Down to the final line, write out the data below exactly.

Segment Open

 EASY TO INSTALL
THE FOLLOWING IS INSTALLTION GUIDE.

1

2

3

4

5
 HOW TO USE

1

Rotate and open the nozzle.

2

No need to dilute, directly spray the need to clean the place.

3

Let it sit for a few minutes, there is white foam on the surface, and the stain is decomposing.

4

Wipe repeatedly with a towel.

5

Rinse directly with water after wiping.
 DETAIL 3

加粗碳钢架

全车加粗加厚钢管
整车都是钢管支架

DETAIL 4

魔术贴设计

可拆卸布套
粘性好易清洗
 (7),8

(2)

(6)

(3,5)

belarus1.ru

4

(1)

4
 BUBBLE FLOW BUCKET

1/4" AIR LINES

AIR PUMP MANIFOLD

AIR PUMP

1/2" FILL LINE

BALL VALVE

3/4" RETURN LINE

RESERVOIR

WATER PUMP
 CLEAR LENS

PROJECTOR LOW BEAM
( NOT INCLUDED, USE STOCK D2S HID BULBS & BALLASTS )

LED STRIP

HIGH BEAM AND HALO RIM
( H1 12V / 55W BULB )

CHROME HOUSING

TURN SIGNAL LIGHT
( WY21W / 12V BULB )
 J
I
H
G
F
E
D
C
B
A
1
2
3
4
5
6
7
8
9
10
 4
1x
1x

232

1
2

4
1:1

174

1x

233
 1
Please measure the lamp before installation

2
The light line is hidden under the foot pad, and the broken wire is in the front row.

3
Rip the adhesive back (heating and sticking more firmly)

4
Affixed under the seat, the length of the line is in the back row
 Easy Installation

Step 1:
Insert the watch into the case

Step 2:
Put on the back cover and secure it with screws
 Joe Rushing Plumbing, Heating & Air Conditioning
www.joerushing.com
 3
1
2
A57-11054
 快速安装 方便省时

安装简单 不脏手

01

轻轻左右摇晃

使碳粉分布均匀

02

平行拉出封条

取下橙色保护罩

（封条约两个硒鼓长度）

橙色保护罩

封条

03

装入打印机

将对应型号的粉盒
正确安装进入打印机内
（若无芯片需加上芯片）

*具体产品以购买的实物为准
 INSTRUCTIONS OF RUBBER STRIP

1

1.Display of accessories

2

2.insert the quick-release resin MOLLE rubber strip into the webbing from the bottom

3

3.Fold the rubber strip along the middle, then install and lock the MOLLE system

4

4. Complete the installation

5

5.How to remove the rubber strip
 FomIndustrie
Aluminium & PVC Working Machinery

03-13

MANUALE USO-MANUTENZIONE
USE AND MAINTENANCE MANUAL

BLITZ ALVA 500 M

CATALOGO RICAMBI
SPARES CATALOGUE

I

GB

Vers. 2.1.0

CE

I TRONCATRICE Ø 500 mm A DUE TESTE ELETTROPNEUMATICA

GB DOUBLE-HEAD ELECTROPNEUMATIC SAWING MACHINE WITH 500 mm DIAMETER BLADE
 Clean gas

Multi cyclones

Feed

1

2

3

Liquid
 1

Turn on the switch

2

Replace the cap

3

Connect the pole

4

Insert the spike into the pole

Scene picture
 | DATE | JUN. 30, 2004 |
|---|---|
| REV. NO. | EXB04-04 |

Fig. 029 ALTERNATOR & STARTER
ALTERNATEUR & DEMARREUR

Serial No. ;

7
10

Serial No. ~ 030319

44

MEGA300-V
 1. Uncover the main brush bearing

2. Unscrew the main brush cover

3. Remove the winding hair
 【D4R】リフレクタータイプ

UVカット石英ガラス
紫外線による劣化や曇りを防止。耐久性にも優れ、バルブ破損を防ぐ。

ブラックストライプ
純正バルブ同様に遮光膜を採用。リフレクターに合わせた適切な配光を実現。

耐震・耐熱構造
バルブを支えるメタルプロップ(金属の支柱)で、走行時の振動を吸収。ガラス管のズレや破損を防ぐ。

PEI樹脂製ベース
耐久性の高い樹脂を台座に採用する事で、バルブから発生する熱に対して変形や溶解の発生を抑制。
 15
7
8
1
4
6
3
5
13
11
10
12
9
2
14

Segment Closed

__TASK RESPONSE__.
 EASY TO INSTALL
THE FOLLOWING IS INSTALLTION GUIDE.

1

2

3

4

5
 HOW TO USE

1

Rotate and open the nozzle.

2

No need to dilute, directly spray the need to clean the place.

3

Let it sit for a few minutes, there is white foam on the surface, and the stain is decomposing.

4

Wipe repeatedly with a towel.

5

Rinse directly with water after wiping.
 DETAIL 3

加粗碳钢架

全车加粗加厚钢管
整车都是钢管支架

DETAIL 4

魔术贴设计

可拆卸布套
粘性好易清洗
 (7),8

(2)

(6)

(3,5)

belarus1.ru

4

(1)

4
 BUBBLE FLOW BUCKET

1/4" AIR LINES

AIR PUMP MANIFOLD

AIR PUMP

1/2" FILL LINE

BALL VALVE

3/4" RETURN LINE

RESERVOIR

WATER PUMP
 CLEAR LENS

PROJECTOR LOW BEAM
( NOT INCLUDED, USE STOCK D2S HID BULBS & BALLASTS )

LED STRIP

HIGH BEAM AND HALO RIM
( H1 12V / 55W BULB )

CHROME HOUSING

TURN SIGNAL LIGHT
( WY21W / 12V BULB )
 J
I
H
G
F
E
D
C
B
A
1
2
3
4
5
6
7
8
9
10
 4
1x
1x

232

1
2

4
1:1

174

1x

233
 1
Please measure the lamp before installation

2
The light line is hidden under the foot pad, and the broken wire is in the front row.

3
Rip the adhesive back (heating and sticking more firmly)

4
Affixed under the seat, the length of the line is in the back row
 Easy Installation

Step 1:
Insert the watch into the case

Step 2:
Put on the back cover and secure it with screws
 Joe Rushing Plumbing, Heating & Air Conditioning
www.joerushing.com
 3
1
2
A57-11054
 快速安装 方便省时

安装简单 不脏手

01

轻轻左右摇晃

使碳粉分布均匀

02

平行拉出封条

取下橙色保护罩

（封条约两个硒鼓长度）

橙色保护罩

封条

03

装入打印机

将对应型号的粉盒
正确安装进入打印机内
（若无芯片需加上芯片）

*具体产品以购买的实物为准
 INSTRUCTIONS OF RUBBER STRIP

1

1.Display of accessories

2

2.insert the quick-release resin MOLLE rubber strip into the webbing from the bottom

3

3.Fold the rubber strip along the middle, then install and lock the MOLLE system

4

4. Complete the installation

5

5.How to remove the rubber strip
 FomIndustrie
Aluminium & PVC Working Machinery

03-13

MANUALE USO-MANUTENZIONE
USE AND MAINTENANCE MANUAL

BLITZ ALVA 500 M

CATALOGO RICAMBI
SPARES CATALOGUE

I

GB

Vers. 2.1.0

CE

I TRONCATRICE Ø 500 mm A DUE TESTE ELETTROPNEUMATICA

GB DOUBLE-HEAD ELECTROPNEUMATIC SAWING MACHINE WITH 500 mm DIAMETER BLADE
 Clean gas

Multi cyclones

Feed

1

2

3

Liquid
 1

Turn on the switch

2

Replace the cap

3

Connect the pole

4

Insert the spike into the pole

Scene picture
 | DATE | JUN. 30, 2004 |
|---|---|
| REV. NO. | EXB04-04 |

Fig. 029 ALTERNATOR & STARTER
ALTERNATEUR & DEMARREUR

Serial No. ;

7
10

Serial No. ~ 030319

44

MEGA300-V
 1. Uncover the main brush bearing

2. Unscrew the main brush cover

3. Remove the winding hair
 【D4R】リフレクタータイプ

UVカット石英ガラス
紫外線による劣化や曇りを防止。耐久性にも優れ、バルブ破損を防ぐ。

ブラックストライプ
純正バルブ同様に遮光膜を採用。リフレクターに合わせた適切な配光を実現。

耐震・耐熱構造
バルブを支えるメタルプロップ(金属の支柱)で、走行時の振動を吸収。ガラス管のズレや破損を防ぐ。

PEI樹脂製ベース
耐久性の高い樹脂を台座に採用する事で、バルブから発生する熱に対して変形や溶解の発生を抑制。
 15
7
8
1
4
6
3
5
13
11
10
12
9
2
14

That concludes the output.